What you will do – Your copy of the data below must be exact and must leave out all pictures.

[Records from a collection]
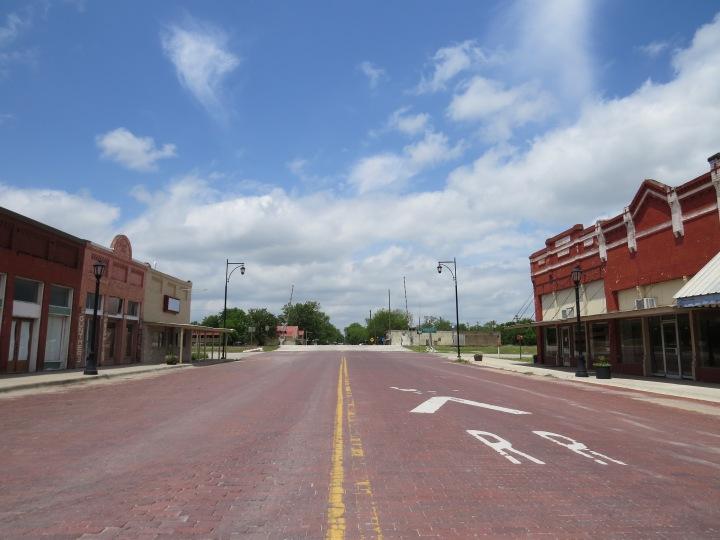 Town Exit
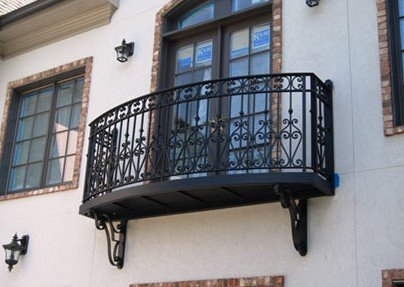 Decorative Balcony Railing Etn R059 On Aliexpress Com
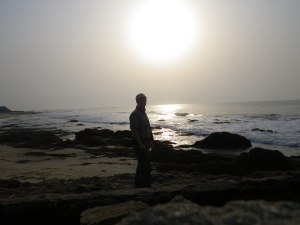 Rocky coast of Ghana, west Africa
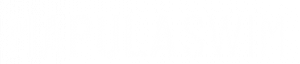 Mapula New Logo-01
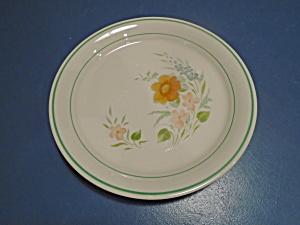 Corelle Glenora Cornerstone Dinner Plates (Image1)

Task output –
 Town Exit
 Decorative Balcony Railing Etn R059 On Aliexpress Com
 Rocky coast of Ghana, west Africa
 Mapula New Logo-01
 Corelle Glenora Cornerstone Dinner Plates (Image1)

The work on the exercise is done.